“Ali Baba ve Kırk Haramiler” masalını okumamışsanız da mutlaka duymuşsunuzdur. Çocukken, belki defalarca okuduğumuz ve filmini defalarca izlediğimiz bu masal, gerçekten çok ibret vericidir. Çeteleşen grupların, toplumu nasıl soyduklarının anlatımıdır. Ama masalda da olsa, her zaman olduğu gibi, yine iyiler kazanır ve
HARAMİLER ÇETESİ
tasfiye edilir!
Tabii, kırk haramiler çetesini tasfiye için her zaman bir
ALİ BABA’NIN
da ortaya çıkması lazımdır. Adının, illa ki ALİ BABA olması da gerekmez. Ali baba olmaz da Savcı olur, Hâkim olur. Ya da bir başka isim olur!
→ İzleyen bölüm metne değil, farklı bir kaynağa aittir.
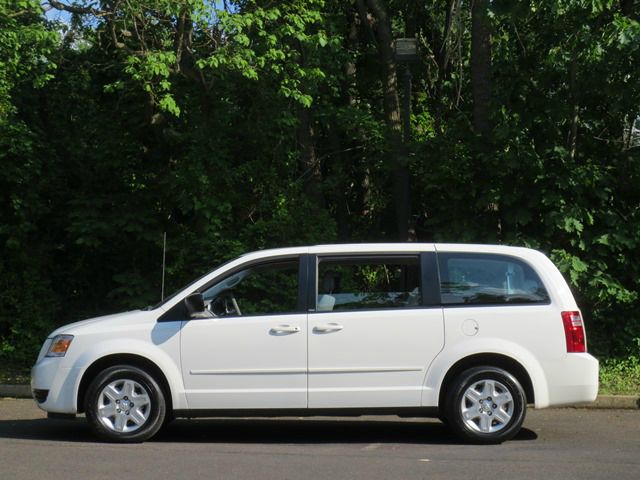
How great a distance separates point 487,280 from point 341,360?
59.7 inches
Siz, Ali Baba ve Kırk Haramilerin Masal olduğuna bakmayın. Hemen her devirde KIRK HARAMİLER DE, ALİ BABALAR DA VARDIR. Toplumlarda her zaman için haramiler bulunur. Hatta bu haramiler, ensesi kalın, toplum içinde itibarlı kimselerden de çıkabilirler.
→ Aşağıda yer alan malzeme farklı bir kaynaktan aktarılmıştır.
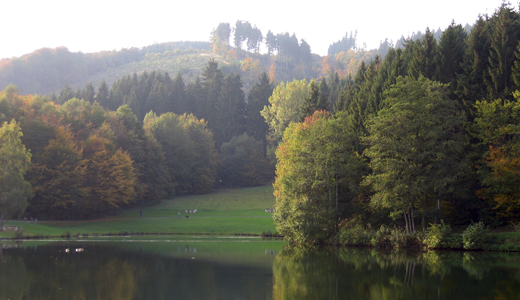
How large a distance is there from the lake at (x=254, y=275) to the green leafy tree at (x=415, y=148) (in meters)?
5.63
(Ya Allah, Bismillah, Allah-u
Ekber)
diyerek olduklarından çok değişik görünebilirler. Önemli olan, her toplumda haramileri alt edecek güce sahip Ali Babaların da bulunmasıdır.
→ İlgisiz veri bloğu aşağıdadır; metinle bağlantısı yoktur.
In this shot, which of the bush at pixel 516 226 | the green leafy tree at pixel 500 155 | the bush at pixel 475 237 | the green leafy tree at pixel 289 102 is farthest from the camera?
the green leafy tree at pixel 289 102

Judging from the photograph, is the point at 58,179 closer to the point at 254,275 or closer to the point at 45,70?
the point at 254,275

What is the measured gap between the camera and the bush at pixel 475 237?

Yaşadığımız dönemin bütün toplumlarının da, niteliklerine göre büyüklü, küçüklü KIRK HARAMİLERİ vardır. İş bu Kırk Haramilerin tasfiyesi için Ali Babalara her zamankinden daha çok ihtiyacımız olduğu muhakkak.
Günümüz şartlarında kırk haramilerin tasfiye edilebilmeleri için mangal yürekli savcılara, hâkimlere, emniyet mensuplarına büyük gereksinim vardır. Günümüzün ALİ BABALARI işte bu mangal yürekli savcılar, hâkimler ve emniyetçilerdir.
Umarım ki, bu yazımızda vermek istediğimiz mesaj yeterince anlaşılmıştır.